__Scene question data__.
========================

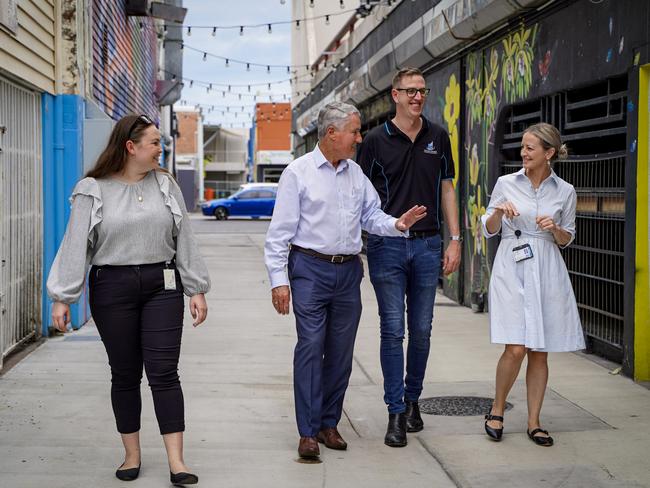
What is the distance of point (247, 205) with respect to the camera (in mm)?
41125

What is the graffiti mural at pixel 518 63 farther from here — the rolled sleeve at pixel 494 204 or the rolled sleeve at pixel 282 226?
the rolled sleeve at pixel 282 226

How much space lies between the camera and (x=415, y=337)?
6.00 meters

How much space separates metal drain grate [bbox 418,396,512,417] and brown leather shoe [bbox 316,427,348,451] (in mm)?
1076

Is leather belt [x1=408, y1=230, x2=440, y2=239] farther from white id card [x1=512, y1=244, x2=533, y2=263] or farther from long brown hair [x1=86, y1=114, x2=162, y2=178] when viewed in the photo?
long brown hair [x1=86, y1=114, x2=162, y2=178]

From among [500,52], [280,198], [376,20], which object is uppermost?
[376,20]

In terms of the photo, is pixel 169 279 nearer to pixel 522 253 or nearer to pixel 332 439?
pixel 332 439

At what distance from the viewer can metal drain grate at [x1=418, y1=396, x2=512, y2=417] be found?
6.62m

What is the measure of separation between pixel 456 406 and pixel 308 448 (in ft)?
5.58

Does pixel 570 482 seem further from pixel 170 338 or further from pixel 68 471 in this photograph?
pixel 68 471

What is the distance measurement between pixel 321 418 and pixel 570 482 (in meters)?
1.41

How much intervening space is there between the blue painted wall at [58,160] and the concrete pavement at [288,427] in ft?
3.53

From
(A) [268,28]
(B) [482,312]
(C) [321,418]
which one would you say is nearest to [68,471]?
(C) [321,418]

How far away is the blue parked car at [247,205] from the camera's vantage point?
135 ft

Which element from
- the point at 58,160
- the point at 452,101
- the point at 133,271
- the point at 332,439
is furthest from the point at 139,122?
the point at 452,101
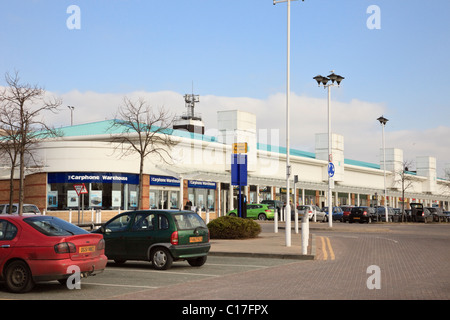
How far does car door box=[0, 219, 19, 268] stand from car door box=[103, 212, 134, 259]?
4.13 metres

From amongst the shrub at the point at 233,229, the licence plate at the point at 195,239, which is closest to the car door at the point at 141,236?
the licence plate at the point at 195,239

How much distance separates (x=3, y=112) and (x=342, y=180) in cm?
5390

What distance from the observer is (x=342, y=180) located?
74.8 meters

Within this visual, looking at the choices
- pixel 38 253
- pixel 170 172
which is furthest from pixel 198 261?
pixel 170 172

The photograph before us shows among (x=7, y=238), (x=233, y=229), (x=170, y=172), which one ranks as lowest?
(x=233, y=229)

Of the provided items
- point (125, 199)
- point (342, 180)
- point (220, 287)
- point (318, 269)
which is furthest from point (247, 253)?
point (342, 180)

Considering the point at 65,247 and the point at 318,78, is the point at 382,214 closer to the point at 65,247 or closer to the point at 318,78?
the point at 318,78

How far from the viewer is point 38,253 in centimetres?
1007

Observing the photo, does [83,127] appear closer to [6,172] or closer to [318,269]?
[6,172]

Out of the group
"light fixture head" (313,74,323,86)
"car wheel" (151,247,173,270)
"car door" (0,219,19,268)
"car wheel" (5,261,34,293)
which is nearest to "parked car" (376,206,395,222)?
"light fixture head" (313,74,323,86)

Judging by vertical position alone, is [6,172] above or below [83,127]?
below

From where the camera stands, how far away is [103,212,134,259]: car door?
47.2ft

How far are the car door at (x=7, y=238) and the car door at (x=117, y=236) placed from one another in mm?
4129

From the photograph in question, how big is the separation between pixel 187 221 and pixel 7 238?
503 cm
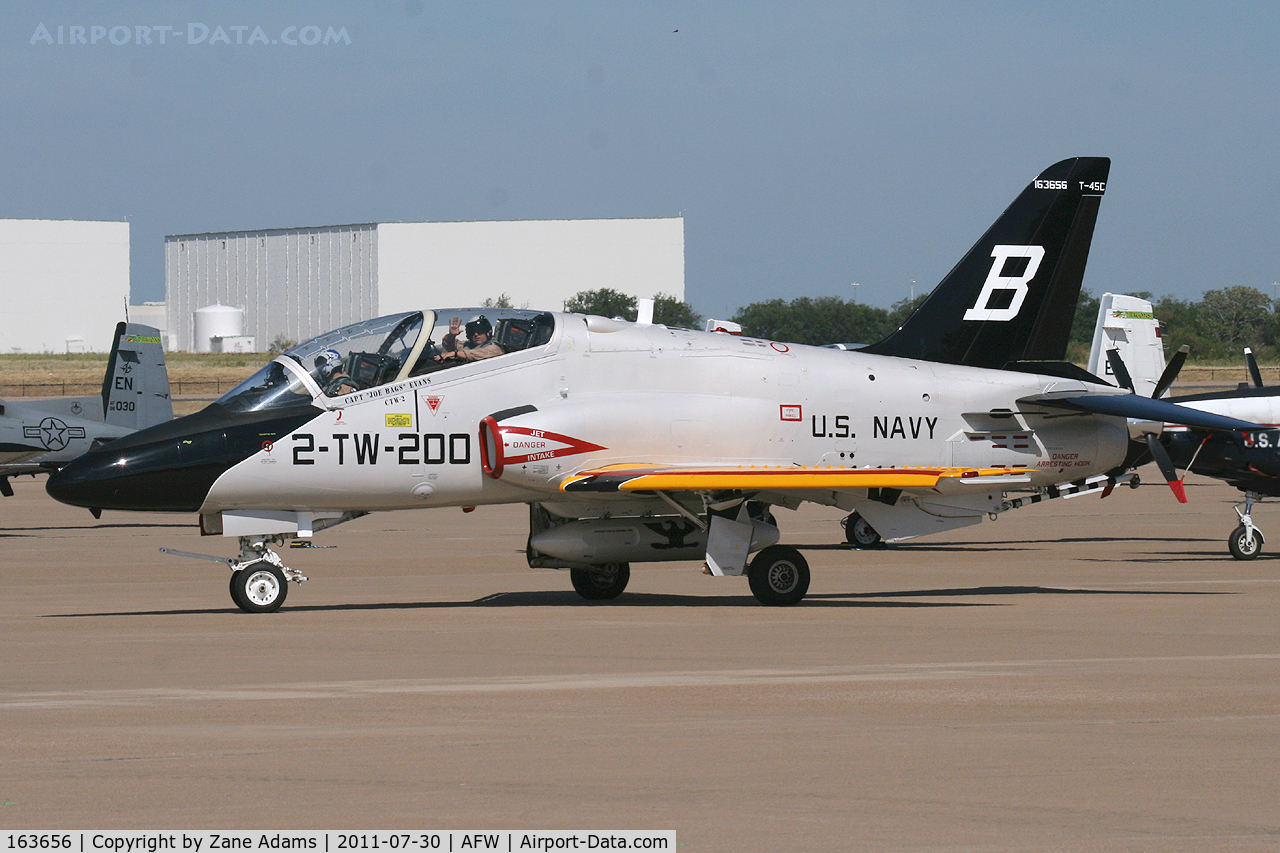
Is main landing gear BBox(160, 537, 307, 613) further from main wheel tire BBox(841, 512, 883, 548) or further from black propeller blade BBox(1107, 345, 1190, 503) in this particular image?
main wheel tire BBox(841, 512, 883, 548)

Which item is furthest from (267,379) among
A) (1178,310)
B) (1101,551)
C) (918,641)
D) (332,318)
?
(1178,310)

========================

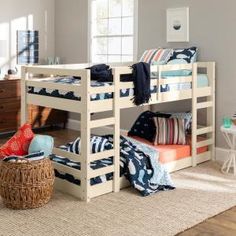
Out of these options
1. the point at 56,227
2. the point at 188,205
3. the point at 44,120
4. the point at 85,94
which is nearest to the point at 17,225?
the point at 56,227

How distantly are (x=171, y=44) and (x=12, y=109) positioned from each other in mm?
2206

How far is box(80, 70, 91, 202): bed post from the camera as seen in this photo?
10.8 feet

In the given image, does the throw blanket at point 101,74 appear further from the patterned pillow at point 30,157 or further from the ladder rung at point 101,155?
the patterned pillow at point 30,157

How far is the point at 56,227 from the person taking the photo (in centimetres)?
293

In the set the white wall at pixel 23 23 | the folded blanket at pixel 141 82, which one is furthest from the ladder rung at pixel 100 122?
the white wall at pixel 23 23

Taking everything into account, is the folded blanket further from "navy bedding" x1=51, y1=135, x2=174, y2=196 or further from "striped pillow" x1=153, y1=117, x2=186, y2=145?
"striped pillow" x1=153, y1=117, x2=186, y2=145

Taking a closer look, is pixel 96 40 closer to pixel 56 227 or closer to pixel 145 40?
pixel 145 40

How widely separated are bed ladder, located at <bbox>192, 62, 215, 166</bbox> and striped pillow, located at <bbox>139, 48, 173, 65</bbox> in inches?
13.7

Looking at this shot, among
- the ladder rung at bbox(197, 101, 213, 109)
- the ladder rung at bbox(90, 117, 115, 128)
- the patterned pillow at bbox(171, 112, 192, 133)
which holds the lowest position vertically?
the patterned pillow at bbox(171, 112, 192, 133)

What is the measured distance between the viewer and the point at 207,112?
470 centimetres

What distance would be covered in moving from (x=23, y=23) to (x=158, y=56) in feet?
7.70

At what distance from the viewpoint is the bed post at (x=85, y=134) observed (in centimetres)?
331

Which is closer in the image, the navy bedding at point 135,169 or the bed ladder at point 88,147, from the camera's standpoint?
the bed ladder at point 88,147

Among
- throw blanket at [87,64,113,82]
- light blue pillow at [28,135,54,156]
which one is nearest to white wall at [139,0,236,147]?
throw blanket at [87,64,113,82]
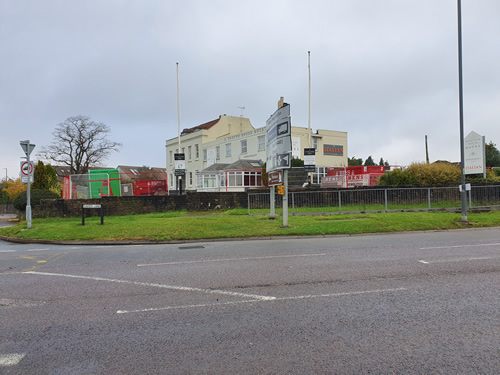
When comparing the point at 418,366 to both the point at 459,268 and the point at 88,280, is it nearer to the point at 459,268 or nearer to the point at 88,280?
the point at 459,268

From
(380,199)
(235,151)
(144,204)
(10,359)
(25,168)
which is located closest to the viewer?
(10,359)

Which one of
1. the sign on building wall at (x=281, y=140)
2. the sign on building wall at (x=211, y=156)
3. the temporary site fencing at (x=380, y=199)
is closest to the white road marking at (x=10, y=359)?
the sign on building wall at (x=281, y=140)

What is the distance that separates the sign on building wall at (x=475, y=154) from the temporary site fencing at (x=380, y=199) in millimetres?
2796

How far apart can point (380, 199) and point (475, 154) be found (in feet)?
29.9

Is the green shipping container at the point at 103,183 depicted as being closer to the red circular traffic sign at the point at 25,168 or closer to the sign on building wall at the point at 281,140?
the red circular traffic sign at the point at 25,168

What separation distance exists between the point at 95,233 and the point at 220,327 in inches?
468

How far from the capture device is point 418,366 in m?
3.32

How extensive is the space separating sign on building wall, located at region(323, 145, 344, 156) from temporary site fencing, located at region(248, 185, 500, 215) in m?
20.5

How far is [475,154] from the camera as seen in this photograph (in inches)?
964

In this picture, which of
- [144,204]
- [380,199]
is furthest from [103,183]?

========================

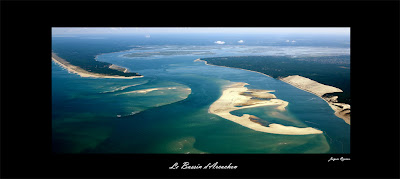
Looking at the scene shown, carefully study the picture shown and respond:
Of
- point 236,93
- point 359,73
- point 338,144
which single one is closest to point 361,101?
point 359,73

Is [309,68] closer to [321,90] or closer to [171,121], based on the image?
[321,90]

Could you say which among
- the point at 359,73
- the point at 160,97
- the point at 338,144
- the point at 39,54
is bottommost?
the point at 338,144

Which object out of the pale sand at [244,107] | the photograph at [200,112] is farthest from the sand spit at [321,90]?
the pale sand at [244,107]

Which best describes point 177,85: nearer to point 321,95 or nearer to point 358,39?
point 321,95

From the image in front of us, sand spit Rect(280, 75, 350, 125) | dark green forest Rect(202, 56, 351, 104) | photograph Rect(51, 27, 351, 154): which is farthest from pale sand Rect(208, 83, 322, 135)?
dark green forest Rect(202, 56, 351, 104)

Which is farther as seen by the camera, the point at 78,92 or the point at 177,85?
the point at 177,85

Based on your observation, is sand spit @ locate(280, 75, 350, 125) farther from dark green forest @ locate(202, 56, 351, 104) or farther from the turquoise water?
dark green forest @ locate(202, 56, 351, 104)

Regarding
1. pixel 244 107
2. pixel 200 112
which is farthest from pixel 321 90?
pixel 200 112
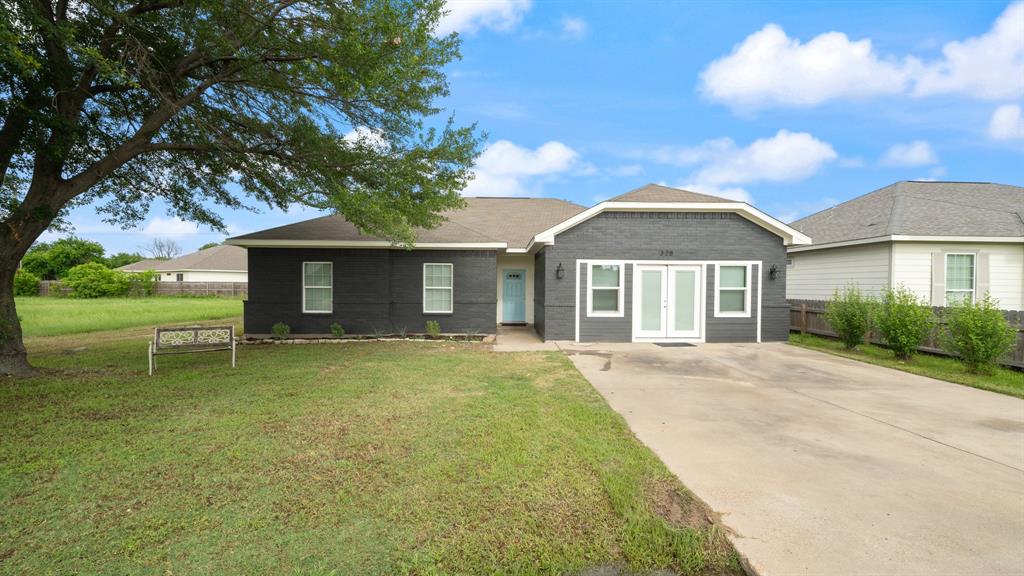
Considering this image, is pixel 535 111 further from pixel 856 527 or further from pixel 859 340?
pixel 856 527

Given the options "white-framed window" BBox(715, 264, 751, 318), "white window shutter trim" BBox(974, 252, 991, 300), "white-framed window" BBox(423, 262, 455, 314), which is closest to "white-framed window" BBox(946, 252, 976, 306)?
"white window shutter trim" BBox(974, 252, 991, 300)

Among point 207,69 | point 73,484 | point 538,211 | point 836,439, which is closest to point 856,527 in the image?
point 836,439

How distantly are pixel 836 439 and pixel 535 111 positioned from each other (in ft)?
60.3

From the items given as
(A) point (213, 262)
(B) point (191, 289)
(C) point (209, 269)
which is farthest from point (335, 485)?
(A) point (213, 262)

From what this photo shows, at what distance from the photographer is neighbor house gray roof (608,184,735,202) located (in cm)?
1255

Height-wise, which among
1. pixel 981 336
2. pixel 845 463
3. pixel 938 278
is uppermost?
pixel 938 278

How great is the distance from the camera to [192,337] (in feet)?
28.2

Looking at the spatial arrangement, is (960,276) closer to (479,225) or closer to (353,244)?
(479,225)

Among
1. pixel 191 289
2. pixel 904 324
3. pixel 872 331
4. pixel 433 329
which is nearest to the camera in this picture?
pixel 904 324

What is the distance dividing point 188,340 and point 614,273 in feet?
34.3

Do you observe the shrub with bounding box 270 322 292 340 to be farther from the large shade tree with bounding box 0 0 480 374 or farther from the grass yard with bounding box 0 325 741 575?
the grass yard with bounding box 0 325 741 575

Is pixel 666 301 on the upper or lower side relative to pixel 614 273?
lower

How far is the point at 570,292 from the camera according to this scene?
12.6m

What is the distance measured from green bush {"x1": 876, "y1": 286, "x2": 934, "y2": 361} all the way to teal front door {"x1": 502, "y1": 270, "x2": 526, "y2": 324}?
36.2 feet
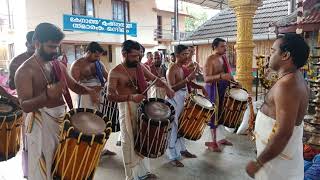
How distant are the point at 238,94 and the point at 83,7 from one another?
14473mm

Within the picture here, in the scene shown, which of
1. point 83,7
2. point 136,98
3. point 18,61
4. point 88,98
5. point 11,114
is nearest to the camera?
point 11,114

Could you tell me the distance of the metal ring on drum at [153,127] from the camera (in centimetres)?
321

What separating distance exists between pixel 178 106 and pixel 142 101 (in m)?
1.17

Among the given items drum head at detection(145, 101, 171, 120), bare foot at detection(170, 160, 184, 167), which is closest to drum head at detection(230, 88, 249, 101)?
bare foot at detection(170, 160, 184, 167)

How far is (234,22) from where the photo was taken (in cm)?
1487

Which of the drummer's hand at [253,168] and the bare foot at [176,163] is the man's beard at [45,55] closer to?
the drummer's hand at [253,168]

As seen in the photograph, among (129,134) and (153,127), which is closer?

========================

__Work to do__. Count the lines of the data that contain the word "separates" and give only that number.

__Result__. 3